**TO BE DONE:** Convert the lines below into a Markdown table with the columns No. and Line, starting at the line that contains "What is the precise" and ending at the line that contains "is farthest from [88,276]?", with both of those lines included and blank lines omitted.

(Dataset rows)
⁂
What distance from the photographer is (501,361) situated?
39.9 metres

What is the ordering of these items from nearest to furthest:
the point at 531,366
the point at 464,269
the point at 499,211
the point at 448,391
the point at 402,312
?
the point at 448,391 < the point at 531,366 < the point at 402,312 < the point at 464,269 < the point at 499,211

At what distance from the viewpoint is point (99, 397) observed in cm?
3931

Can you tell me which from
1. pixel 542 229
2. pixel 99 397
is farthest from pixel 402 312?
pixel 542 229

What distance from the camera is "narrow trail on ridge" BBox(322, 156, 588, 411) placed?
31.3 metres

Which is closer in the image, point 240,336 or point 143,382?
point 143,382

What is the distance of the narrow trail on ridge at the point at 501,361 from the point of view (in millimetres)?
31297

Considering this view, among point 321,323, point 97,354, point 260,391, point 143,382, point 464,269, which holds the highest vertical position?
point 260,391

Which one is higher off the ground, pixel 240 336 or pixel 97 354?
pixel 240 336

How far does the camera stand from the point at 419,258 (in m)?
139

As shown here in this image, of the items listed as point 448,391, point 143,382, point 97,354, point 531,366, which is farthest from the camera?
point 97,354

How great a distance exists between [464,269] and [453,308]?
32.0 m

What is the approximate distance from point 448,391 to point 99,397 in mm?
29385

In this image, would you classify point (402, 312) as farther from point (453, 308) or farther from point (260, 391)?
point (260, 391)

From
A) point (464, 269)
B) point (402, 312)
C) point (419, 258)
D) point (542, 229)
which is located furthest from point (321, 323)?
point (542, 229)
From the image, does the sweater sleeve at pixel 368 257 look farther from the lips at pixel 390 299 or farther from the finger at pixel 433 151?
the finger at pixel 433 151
⁂
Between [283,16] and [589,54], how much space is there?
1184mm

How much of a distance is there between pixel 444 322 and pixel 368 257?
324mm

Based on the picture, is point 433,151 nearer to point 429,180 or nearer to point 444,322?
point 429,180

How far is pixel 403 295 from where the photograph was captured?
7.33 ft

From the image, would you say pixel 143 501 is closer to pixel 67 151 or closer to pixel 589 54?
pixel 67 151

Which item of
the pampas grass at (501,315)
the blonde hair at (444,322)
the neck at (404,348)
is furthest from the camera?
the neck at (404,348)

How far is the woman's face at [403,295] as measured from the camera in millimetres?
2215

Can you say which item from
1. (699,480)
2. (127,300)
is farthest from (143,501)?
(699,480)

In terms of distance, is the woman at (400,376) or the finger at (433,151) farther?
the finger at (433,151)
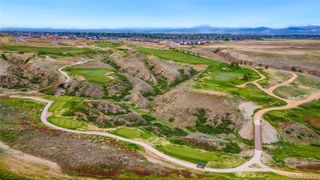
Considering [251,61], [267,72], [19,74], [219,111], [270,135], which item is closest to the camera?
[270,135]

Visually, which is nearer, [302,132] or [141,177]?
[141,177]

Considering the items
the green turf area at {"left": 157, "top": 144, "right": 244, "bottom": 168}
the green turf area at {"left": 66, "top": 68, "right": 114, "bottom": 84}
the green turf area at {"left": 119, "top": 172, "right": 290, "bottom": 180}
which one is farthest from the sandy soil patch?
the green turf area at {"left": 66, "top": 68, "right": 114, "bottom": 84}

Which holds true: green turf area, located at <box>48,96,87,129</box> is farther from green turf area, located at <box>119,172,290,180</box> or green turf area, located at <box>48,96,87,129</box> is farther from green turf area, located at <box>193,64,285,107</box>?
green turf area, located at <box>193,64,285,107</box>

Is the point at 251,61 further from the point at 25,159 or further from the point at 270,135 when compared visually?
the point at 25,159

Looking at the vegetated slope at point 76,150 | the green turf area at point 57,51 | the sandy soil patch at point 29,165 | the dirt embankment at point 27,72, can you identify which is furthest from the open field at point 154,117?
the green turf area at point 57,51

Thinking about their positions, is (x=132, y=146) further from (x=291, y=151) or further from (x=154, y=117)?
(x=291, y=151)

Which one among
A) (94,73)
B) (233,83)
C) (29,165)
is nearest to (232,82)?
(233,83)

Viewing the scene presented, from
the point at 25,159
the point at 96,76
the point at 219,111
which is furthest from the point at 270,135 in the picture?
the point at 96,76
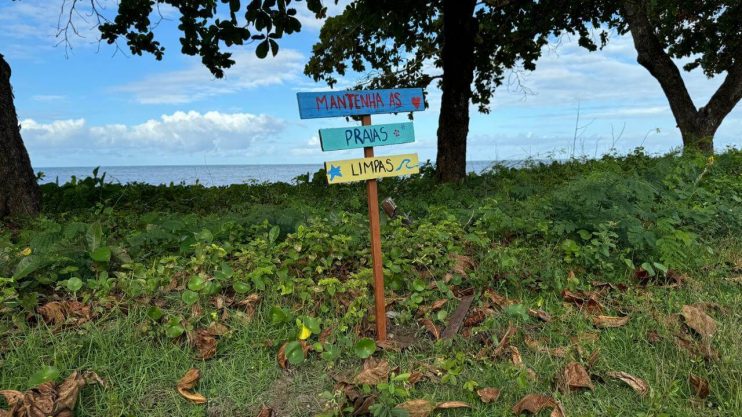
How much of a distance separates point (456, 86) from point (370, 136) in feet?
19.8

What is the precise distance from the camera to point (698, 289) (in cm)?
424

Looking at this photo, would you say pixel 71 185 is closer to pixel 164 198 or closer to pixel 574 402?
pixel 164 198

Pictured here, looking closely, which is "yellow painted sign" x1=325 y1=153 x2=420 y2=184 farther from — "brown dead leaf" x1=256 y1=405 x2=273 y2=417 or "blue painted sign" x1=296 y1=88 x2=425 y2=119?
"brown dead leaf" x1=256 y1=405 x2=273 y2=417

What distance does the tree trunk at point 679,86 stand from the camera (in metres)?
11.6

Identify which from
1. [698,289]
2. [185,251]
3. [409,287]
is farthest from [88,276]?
⁂
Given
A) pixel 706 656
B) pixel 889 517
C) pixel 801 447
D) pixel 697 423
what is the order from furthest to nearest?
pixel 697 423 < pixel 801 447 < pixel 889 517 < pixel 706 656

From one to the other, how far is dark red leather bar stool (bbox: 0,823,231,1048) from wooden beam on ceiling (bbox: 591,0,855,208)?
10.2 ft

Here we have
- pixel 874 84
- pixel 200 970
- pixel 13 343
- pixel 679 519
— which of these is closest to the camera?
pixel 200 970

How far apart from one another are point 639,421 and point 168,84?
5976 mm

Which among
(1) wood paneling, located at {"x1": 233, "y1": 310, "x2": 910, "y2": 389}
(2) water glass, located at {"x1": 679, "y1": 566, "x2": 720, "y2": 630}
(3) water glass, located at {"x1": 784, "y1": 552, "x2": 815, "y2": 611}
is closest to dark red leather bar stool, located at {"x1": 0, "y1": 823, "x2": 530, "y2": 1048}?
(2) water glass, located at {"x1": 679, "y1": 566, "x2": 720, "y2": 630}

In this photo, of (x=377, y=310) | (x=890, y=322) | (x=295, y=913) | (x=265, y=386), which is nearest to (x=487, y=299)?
⁂
**TASK SOLUTION:**
| No. | Line |
|---|---|
| 1 | What is the precise distance from the camera to point (698, 289) (in cm)? |
| 2 | 424 |
| 3 | Looking at this photo, would you say pixel 71 185 is closer to pixel 164 198 or closer to pixel 574 402? |
| 4 | pixel 164 198 |
| 5 | Pictured here, looking closely, which is "yellow painted sign" x1=325 y1=153 x2=420 y2=184 farther from — "brown dead leaf" x1=256 y1=405 x2=273 y2=417 or "blue painted sign" x1=296 y1=88 x2=425 y2=119? |
| 6 | "brown dead leaf" x1=256 y1=405 x2=273 y2=417 |
| 7 | What distance does the tree trunk at point 679,86 stand from the camera (in metres)? |
| 8 | 11.6 |
| 9 | Identify which from |
| 10 | 1. [698,289] |
| 11 | 2. [185,251] |
| 12 | 3. [409,287] |
| 13 | is farthest from [88,276]? |